Cingiu a cintura de Kate com uma faixa de lã branca de torres ameadas em campo negro e vermelho. E Kate baixou-se para calçar nos pés escuros e pequenos as huaraches escarlates com uma cruz preta nas biqueiras.
- Mais uma prenda - declarou Ramon.
Mandou Kate enfiar na cabeça de Cipriano um cordão azul donde pendia o símbolo de Quetzalcoatl, com a serpente de prata e a ave de turquesa. E Cipriano passou em volta do pescoço de Kate um cordão vermelho com o mesmo símbolo, mas de ouro e azeviche.

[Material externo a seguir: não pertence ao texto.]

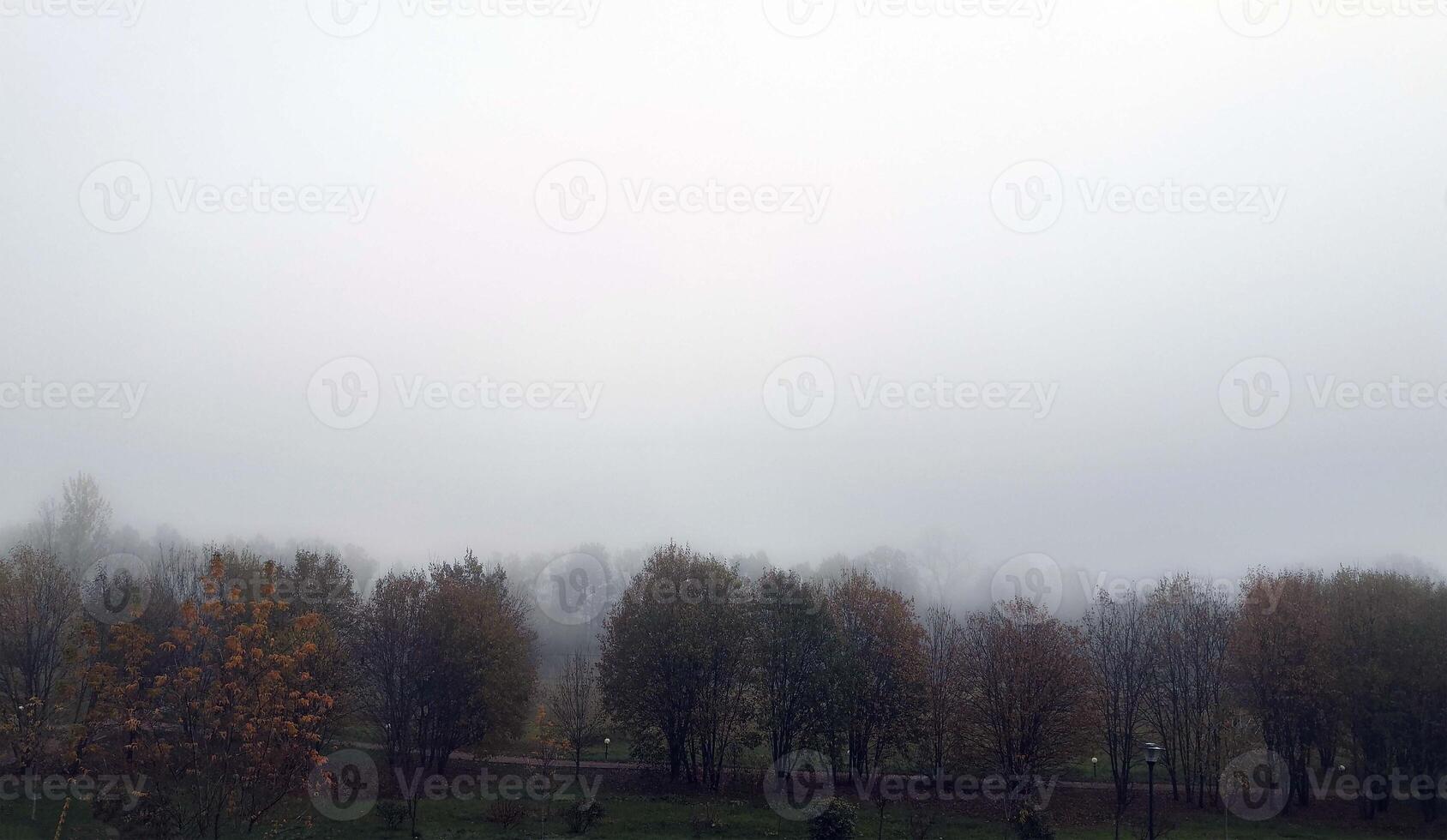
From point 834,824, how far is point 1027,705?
14410 millimetres

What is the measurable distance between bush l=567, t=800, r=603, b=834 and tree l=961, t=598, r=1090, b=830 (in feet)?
58.1

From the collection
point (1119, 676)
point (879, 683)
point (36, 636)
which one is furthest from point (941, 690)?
point (36, 636)

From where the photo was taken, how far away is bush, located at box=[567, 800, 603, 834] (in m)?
34.3

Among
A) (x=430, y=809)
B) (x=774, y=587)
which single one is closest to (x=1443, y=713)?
(x=774, y=587)

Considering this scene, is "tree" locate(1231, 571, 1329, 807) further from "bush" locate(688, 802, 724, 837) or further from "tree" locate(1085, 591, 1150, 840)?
"bush" locate(688, 802, 724, 837)

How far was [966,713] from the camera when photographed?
1690 inches

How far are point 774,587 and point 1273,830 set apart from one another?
2328 cm

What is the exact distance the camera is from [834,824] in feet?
102

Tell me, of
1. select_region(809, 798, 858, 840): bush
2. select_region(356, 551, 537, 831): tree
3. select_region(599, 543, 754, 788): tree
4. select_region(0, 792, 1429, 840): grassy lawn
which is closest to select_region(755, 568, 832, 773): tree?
select_region(599, 543, 754, 788): tree

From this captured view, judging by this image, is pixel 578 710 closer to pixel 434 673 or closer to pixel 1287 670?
pixel 434 673

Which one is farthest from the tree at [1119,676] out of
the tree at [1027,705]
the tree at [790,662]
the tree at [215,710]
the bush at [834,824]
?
the tree at [215,710]

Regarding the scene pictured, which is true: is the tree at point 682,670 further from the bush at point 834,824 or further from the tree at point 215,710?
the tree at point 215,710

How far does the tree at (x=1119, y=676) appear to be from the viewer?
42.8 m

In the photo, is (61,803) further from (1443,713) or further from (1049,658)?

- Aí tendes o símbolo de Quetzalcoatl, a Estrela da Manhã - disse Ramon. - Lembrai-vos que o casamento é o terreno de encontro e que este é a estrela. Não havendo estrela não há a união verdadeira em que o homem e a mulher formam um todo. Se a união se efectua, aquele que trair essa estrela que cintila entre a obscuridade da mulher e a aurora do homem, entre a noite do homem e a manhã da mulher, aquele que a trair nunca terá perdão nem neste mundo nem no outro. Porque o homem é fraco e a mulher é fraca, e nenhum pode traçar a linha que o outro deve seguir, mas a estrela que se encontra entre dois entes, e que é o seu lugar de encontro, essa não deve ser traída. E não deve ser traída a estrela que reúne três pessoas. Nem a que brilha entre todos os homens e todas as mulheres. Todo aquele que atraiçoa um homem atraiçoa o seu semelhante, um fragmento da humanidade. Porque não havendo estrela entre dois homens ou entre esposo e esposa, não há nada. Mas se alguém trair a estrela que está entre ele e outro ser, atraiçoa tudo e tudo se perde para o traidor. Onde não existe estrela não existe nada, e por isso nada se perde.